In a recent speech at the European Parliament, Apple Inc. Chief Executive Tim Cook generated headlines for sounding an alarm about what he called a burgeoning “data industrial complex.” Cook warned that “our own information, from the everyday to the deeply personal, is being weaponized against us with military efficiency.” As businesses and governments deploy algorithms and artificial intelligence to exploit massive data troves, he said, the dangers of misuse of the information are “profound.”
NYU Law boasts a range of initiatives at intersection of law and technology, such as the Innovation Policy Colloquium, the Technology Law and Policy Clinic, and the Center for Cybersecurity. In November, three conferences at the Law School will delve into the increasingly urgent legal and policy questions raised by the world of Big Data—including many of the concerns Cook highlighted in his remarks.
“The digitalization of society, economy, and politics is happening so rapidly that it calls for law to intervene in far-sighted ways to help shape this trajectory,” says Benedict Kingsbury, vice dean and faculty director of the Guarini Institute for Global Legal Studies and the Institute for International Law and Justice. “These three conferences showcase a major collective initiative in NYU’s booming law and tech community to think forward about these profound fundamentals: the uses and regulation of artificial intelligence, the renovation of intellectual property law and privacy law for these new conditions, and the creation of a new field of global data law."
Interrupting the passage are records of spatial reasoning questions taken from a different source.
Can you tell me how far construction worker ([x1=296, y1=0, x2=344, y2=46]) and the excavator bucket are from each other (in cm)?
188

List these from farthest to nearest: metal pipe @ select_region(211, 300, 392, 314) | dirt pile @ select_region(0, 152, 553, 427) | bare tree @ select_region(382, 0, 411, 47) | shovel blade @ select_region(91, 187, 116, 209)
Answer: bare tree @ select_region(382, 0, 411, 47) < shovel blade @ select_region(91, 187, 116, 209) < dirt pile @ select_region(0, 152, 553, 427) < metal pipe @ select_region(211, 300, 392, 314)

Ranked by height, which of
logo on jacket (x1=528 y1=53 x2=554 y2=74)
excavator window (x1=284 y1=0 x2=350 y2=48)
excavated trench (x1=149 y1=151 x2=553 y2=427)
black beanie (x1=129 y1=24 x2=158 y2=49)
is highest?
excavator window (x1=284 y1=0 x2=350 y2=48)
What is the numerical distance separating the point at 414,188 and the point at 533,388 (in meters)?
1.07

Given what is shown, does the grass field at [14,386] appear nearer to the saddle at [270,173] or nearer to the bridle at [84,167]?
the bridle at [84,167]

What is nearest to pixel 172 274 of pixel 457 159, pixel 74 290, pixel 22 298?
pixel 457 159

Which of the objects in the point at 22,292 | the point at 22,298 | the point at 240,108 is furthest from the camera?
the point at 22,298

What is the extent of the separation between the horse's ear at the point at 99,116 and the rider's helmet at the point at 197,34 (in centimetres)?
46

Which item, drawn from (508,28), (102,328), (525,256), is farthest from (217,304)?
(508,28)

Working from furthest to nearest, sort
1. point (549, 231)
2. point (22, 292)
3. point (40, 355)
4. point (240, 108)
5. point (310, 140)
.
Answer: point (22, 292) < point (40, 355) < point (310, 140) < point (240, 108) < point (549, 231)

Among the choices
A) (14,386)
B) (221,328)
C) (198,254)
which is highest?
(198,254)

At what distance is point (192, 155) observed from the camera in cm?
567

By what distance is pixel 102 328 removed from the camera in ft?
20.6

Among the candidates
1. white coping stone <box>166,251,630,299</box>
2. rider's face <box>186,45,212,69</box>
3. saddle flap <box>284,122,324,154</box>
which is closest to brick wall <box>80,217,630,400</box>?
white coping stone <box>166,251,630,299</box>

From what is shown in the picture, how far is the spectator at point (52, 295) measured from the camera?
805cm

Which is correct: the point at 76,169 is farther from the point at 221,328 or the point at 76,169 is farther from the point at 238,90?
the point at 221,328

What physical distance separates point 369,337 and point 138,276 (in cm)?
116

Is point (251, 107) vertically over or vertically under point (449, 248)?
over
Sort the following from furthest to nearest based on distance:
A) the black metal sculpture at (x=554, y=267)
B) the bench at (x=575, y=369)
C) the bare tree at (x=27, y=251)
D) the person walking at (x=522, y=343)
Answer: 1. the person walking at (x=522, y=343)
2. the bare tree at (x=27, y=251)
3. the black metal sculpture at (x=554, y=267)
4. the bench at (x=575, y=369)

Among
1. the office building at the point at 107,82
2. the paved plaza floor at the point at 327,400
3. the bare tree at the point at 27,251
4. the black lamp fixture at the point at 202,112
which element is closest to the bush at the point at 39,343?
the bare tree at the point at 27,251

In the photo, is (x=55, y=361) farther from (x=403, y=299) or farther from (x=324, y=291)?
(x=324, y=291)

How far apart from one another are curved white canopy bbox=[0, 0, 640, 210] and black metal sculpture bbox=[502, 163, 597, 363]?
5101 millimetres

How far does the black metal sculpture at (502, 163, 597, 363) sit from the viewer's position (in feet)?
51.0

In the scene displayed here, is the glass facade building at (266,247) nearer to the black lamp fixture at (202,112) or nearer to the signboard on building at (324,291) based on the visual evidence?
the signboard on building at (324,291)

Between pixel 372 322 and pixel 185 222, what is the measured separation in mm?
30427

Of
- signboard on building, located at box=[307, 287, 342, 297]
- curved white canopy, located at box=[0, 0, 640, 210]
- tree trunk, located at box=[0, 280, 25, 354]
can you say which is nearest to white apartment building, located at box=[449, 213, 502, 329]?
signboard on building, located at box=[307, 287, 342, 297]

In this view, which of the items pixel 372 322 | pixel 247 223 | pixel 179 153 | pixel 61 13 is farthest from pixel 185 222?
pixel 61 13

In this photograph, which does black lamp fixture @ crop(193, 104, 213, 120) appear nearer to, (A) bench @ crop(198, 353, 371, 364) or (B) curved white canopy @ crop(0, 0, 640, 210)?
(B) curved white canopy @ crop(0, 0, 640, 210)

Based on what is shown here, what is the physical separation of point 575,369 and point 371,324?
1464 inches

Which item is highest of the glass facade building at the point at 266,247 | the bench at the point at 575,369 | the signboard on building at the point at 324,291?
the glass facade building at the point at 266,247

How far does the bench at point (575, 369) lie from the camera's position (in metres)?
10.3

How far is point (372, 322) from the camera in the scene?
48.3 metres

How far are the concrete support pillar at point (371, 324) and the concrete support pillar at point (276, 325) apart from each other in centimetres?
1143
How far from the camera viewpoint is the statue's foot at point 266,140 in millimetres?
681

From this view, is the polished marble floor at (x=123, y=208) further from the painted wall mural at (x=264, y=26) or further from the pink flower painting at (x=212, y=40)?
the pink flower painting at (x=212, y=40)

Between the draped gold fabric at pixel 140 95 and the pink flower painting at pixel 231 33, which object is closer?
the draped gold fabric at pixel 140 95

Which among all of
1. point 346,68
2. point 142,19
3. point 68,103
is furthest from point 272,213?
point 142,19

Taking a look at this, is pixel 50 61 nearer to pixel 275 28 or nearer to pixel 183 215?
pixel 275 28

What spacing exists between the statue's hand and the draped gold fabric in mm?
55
In his speech, Cook said: "Now, more than ever—as leaders of governments, as decision-makers in business, and as citizens—we must ask ourselves a fundamental question: What kind of world do we want to live in?” The November discussions at the Law School are part of an ongoing inquiry to help answer that.
Information on the three programs follows (click on the title links for additional details).
November 9, 2018
Data Law in a Global Digital Economy
Sponsored by the Guarini Institute for Global Legal Studies and Institute for International Law and Justice in cooperation with NYU Law Review, this symposium will examine how law does, should, or can affect data ownership, concentration, and control in a global digital economy. It seeks to reconstruct the law of data through foundational legal concepts such as contract, torts, property, trusts/fiduciary law, antitrust, and tax. While drawing on established approaches in intellectual property law and information privacy law, the symposium focuses mainly on current legal practices and future directions in data contracting and liability, data trusts, data portability and agglomeration, changes in the nature of property rights that data and digital economy are precipitating, and the export of competing models of data law. The program is part of a project to re-conceptualize data law and regulation in the global digital economy.
Trade Secrets and Algorithmic Systems
This symposium, sponsored by the Engelberg Center on Innovation Law and Policy and the Information Law Institute, will explore the increasingly important issues raised by trade secrecy protection of data-driven decision-making algorithms. Its distinctive contribution will be to bring innovation policy and intellectual property law expertise to the emerging debate about these tools. Participants will examine the extent to which trade secrecy promotes socially desirable innovation in decision-making algorithms and consider possible alternatives; consider how trade secrecy affects competition among developers of decision-making algorithms; discuss trade secrecy’s implications for the validation, error correction and updating of these tools; and analyze the intersection between these innovation policy issues and concerns about accountability, transparency, privacy and fairness.
November 30-December 1
Artificial Intelligence in a Democratic Society under the Rule of Law
Every day the news is filled with stories about the miracle—or is it the looming threat?—of artificial intelligence (AI), which is either far in the future, just about to happen, or already here. But what exactly is AI and how does it affect the world of lawyers, judges and other policy-makers? What are its legal and ethical implications? What are its benefits and risks? And how should the law and public policy adapt to this new technology? This conference, hosted by the Center on Civil Justice in cooperation with e-discovery company H5, will bring together legislators, judges, lawyers, journalists, academics, and experts in the technical and business aspects of AI and legal technology. The goal will be to share perspectives, educate each other, and talk about how existing legal and ethical concepts are prepared to meet the challenge of the AI revolution.